Selection:
Martha

Workboats are not normally things of beauty. They are built to be tough, capable, and versatile, to weather waves, tide, and wind. They reflect their use, their environment, and their purpose, and their battered white hulls are dingy with salt and a crust of bottom mud. Often they have cobbled-together parts- a car or tractor engine, scrap plywood floors, a gas tank fashioned from a metal casing washed up on shore. They are much used, and much appreciated, but as a breed designed for toil, workboat’s looks are not much fussed over.

   

There are exceptions, of course, to any rule, and Martha, a  Hoopers Island draketail, is one of the most elegant workboats ever to slice through the chop on the Honga River. Built in 1934 in Wingate, Maryland by renowned boat builder Bronza Parks (whose sign over his workshop stated simply “Designer and Builder of Better Boats”), the Martha looks like a lithe debutante who’s been pressed into service in the water trade. Long and lean as a marsh egret and just as comfortable in the Chesapeake’s tidewaters, Martha was built to navigate and harvest the Bay’s great oyster and crab bounty. Great care was taken in her design and construction, which cost the princely sum of $250 during the Depression.

Data lines:
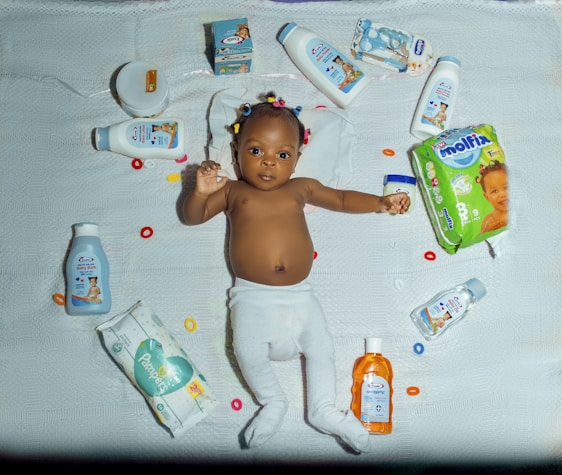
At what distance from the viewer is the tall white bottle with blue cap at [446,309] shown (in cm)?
142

Exercise A:
Update the Martha text between "Workboats are not" and "much fussed over.", inclusive, so that "salt" becomes "sand".
Exercise B:
What cobbled-together parts does the Martha text say workboats often have?

Task solution A:
Workboats are not normally things of beauty. They are built to be tough, capable, and versatile, to weather waves, tide, and wind. They reflect their use, their environment, and their purpose, and their battered white hulls are dingy with sand and a crust of bottom mud. Often they have cobbled-together parts- a car or tractor engine, scrap plywood floors, a gas tank fashioned from a metal casing washed up on shore. They are much used, and much appreciated, but as a breed designed for toil, workboat’s looks are not much fussed over.

Task solution B:
- a car or tractor engine
- scrap plywood floors
- a gas tank fashioned from a metal casing washed up on shore